# rentrer dans le rang



## elisaf

Bonjour,
Je voudrais savoir qu´est-ce que cette expression veut-elle dire.
Contexte: L´acteur dit: "C´est deux, trois facilités pour _rentrer dans le rang..."_

Merci!


----------



## yserien

Pudiera ser "incorporarse, integrarse en el sistema"


----------



## Víctor Pérez

De acuerdo con *Yserien*.

La expresión* rentrer dans le rang* representa la imagen del niño bueno que se pone en fila (fila=rang). 

En sentido figurado significa renunciar a sus derechos con tal de obtener un beneficio pactado.

Si no me equivoco, en Argentina diríais: *achantarse*.


----------



## Tina.Irun

> Pudiera ser "incorporarse, integrarse en el sistema".


Se puede traducir por: *entrar en vereda*.

Vereda: :  camino angosto formado comúnmente por el tránsito de peatones y ganados, de modo que entrar en vereda es formalizarse, sujetarse a una conducta regular, obligarle al cumplimiento de sus deberes, entrar en una vida ordenada, esto es: entraren una senda estrecha...(María Ángeles Maeso)


----------



## josepad

Sólo para hacer el punto: en México no usamos la expresión "entrar en vereda".


----------



## Cintia&Martine

Buenas noches, bonne nuit,


josepad said:


> Sólo para hacer el punto: en México no usamos la expresión "entrar en vereda".
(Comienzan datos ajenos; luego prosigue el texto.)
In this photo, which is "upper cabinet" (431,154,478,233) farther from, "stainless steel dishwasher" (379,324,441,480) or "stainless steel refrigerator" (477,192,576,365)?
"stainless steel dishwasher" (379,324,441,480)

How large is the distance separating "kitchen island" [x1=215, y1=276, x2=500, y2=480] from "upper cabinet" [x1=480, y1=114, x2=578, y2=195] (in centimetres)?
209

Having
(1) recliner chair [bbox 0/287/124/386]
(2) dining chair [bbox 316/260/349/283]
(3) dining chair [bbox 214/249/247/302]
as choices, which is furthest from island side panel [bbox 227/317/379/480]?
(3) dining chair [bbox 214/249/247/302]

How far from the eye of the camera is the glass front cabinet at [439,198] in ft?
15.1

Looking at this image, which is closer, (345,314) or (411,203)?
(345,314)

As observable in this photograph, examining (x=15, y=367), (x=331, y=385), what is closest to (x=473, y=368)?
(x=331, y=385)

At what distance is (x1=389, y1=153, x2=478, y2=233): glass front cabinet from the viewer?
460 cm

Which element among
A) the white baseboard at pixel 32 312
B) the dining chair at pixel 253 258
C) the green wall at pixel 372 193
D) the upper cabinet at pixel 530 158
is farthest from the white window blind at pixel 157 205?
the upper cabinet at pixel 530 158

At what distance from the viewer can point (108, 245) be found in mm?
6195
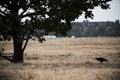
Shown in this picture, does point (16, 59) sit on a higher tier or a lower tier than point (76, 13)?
lower

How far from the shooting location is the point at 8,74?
57.4ft

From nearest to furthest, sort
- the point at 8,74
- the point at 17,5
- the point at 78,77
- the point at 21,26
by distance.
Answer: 1. the point at 78,77
2. the point at 8,74
3. the point at 21,26
4. the point at 17,5

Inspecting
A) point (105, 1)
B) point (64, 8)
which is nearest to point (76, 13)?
point (64, 8)

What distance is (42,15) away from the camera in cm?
2488

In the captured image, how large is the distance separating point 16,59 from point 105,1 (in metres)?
8.33

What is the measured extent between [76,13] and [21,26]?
417cm

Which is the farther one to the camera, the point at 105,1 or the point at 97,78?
the point at 105,1

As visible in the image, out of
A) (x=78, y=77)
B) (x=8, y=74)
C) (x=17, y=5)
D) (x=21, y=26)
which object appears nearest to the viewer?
(x=78, y=77)

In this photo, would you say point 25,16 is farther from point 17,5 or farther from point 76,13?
point 76,13

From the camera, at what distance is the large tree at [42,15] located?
76.3 ft

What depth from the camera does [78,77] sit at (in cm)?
1630

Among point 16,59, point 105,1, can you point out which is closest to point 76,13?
point 105,1

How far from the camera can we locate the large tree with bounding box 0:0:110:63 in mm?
23250

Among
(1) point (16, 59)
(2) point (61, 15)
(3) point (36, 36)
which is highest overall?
(2) point (61, 15)
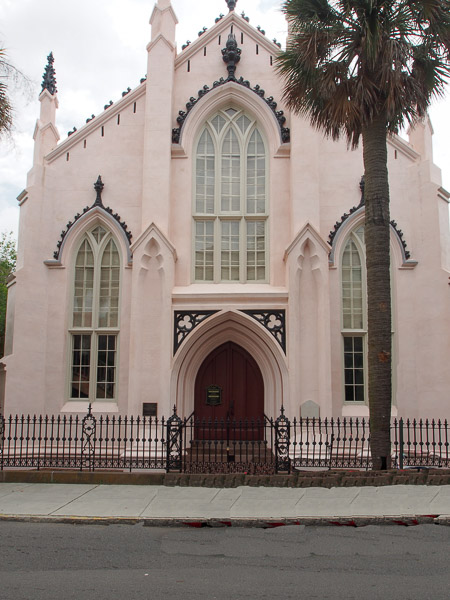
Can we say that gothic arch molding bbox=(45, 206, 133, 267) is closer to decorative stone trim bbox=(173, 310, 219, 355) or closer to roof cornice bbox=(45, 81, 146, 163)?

Gracias pero... ¿cómo lo decis?

Au revoir, hasta luego


----------



## josepad

En México, decimos "meter en cintura".


----------



## Paquita

josepad said:


> En México, decimos "meter en cintura".


 
Es la expresión que recoge el DRAE


> *meter *a alguien* en **~**.*
> 
> *1. *loc. verb. coloq. Someterlo a una conducta que se considera correcta.


 
http://www.wordreference.com/es/en/frames.asp?es=cintura

Pero no corresponde a "rentrer dans le rang" sino a "*faire* rentrer *quelqu'un *dans le rang"... Hay un matiz de obligación exterior cuando la expresión buscada sugiere voluntad propia del que adopta una conducta ordenada.


----------



## Marianne7

NUEVA PREGUNTA​
¡Hola!
Tengo un pequeño problema, no logro traducir la siguiente expresión:
_
"Mis en minorité au sein du conseil militaire, le général rebelle n'aurait pas été destitué pour autant. Il se murmure même que Bosco Ntaganda serait "rentré dans le rang"."_

Encontré la siguiente expresión que creo que se aplica:

Rentrer dans le rang, se soumettre après une incartade.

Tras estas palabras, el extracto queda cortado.